* Work to complete *
Transcribe verbatim every line from the line containing "How far from the camera lens" to the end of the entries, including both endpoints. Output nothing beyond those lines.
— Begin —
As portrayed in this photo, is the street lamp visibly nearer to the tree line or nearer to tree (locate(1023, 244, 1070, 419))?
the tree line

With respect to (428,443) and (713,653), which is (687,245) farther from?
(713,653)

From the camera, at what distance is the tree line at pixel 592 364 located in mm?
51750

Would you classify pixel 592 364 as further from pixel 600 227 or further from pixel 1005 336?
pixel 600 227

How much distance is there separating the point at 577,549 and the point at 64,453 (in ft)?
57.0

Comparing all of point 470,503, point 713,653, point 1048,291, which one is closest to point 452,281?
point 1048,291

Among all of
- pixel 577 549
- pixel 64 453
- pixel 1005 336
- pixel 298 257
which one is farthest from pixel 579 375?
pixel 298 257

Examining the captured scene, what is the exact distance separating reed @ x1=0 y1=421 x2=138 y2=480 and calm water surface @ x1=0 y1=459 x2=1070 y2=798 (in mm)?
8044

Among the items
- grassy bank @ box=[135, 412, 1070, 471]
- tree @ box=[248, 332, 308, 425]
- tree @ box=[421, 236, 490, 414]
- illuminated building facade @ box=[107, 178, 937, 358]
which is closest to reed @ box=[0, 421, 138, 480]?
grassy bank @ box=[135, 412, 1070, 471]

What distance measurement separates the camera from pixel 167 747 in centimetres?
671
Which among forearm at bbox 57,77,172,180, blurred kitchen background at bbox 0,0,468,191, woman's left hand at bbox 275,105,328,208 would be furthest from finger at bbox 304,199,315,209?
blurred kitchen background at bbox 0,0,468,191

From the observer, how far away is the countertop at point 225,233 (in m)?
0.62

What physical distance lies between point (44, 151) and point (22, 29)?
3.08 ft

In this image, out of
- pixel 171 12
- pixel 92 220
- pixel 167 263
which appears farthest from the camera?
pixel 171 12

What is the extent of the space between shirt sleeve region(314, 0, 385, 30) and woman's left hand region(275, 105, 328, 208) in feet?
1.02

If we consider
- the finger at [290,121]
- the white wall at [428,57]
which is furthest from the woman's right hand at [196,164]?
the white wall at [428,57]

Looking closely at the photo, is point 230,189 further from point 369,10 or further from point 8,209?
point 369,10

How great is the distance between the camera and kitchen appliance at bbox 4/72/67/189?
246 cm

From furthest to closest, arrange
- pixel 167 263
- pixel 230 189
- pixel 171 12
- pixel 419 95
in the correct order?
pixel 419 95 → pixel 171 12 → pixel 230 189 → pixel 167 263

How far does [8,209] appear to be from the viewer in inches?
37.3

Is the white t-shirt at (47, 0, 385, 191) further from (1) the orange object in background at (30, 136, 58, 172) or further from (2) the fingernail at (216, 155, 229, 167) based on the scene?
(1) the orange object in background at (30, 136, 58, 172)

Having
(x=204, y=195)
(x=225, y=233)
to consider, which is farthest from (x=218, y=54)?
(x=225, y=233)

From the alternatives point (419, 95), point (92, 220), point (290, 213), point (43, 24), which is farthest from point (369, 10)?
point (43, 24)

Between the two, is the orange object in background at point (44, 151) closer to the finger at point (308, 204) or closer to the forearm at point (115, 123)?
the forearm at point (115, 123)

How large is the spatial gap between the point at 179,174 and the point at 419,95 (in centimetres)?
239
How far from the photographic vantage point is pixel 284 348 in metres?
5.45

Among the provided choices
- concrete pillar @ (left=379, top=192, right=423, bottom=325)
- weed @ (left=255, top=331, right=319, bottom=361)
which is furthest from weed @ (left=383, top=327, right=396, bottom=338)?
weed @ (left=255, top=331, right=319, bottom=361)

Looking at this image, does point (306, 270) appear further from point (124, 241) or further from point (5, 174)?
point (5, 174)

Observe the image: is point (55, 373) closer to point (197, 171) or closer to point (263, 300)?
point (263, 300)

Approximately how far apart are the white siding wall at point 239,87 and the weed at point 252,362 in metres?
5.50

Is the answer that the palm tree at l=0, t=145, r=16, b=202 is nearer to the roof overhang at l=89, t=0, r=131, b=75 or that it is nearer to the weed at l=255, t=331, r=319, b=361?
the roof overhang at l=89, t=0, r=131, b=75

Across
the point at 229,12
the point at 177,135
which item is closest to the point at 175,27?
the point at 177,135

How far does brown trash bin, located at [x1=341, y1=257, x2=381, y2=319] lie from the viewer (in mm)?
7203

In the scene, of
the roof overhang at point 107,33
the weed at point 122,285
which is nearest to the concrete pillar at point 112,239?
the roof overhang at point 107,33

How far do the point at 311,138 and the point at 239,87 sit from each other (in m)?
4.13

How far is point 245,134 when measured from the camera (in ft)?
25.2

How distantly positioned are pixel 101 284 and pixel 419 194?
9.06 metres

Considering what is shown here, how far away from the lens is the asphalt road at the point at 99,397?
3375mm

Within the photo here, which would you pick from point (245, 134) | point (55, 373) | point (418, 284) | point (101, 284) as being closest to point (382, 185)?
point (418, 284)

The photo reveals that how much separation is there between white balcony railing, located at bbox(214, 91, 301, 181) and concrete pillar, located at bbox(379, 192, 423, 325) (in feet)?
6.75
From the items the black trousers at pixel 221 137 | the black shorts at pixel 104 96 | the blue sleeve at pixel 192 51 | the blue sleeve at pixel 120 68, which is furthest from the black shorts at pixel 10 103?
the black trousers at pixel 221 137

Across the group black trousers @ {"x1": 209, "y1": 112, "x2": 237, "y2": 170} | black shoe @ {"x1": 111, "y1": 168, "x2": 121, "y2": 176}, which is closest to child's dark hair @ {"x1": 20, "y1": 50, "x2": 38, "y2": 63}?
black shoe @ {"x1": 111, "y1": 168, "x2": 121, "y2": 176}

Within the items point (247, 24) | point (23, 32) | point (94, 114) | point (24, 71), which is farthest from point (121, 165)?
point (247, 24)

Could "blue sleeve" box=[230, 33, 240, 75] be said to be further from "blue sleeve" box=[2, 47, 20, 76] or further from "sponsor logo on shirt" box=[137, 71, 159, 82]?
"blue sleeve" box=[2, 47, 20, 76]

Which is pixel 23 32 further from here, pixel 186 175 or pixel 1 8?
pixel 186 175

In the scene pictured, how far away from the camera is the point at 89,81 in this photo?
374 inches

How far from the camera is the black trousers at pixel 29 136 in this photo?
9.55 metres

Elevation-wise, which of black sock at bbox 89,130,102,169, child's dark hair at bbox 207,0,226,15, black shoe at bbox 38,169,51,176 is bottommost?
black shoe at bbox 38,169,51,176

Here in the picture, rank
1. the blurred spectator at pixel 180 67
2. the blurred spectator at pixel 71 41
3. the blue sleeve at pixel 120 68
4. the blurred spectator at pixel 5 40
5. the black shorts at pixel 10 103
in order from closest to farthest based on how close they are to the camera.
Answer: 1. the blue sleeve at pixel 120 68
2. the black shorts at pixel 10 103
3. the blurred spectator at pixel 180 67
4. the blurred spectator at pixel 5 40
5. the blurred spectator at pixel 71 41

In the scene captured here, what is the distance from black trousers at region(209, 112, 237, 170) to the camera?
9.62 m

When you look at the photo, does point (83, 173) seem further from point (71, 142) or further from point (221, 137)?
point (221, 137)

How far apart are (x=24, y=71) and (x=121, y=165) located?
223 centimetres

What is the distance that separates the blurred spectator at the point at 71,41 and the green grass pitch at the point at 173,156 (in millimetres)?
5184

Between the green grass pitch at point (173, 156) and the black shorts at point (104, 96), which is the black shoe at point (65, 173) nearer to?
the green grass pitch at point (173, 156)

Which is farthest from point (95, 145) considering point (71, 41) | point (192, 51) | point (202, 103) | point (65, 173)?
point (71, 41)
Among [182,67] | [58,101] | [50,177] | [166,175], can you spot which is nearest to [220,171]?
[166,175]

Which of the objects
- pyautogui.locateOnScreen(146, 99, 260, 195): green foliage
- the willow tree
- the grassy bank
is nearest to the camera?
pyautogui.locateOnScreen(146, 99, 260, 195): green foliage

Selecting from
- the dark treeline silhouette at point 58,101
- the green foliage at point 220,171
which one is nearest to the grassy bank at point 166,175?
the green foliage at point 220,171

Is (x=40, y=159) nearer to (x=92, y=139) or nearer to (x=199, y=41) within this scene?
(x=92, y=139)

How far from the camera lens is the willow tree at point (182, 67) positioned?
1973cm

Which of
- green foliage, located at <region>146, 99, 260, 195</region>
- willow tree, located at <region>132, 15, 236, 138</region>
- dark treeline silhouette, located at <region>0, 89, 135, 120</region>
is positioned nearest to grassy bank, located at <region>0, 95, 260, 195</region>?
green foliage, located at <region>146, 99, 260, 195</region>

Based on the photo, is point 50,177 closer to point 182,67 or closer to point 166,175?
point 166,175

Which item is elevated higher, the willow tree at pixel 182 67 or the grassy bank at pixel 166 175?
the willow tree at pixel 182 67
— End —
* Full answer *
How far from the camera lens is the willow tree at point (182, 67) positioned?
1973cm

Which of
- green foliage, located at <region>146, 99, 260, 195</region>
- willow tree, located at <region>132, 15, 236, 138</region>
- dark treeline silhouette, located at <region>0, 89, 135, 120</region>
is positioned nearest to grassy bank, located at <region>0, 95, 260, 195</region>?
green foliage, located at <region>146, 99, 260, 195</region>

Based on the photo, is point 50,177 closer to point 182,67 or closer to point 166,175?
point 166,175

Which item is elevated higher, the willow tree at pixel 182 67 or the grassy bank at pixel 166 175?
the willow tree at pixel 182 67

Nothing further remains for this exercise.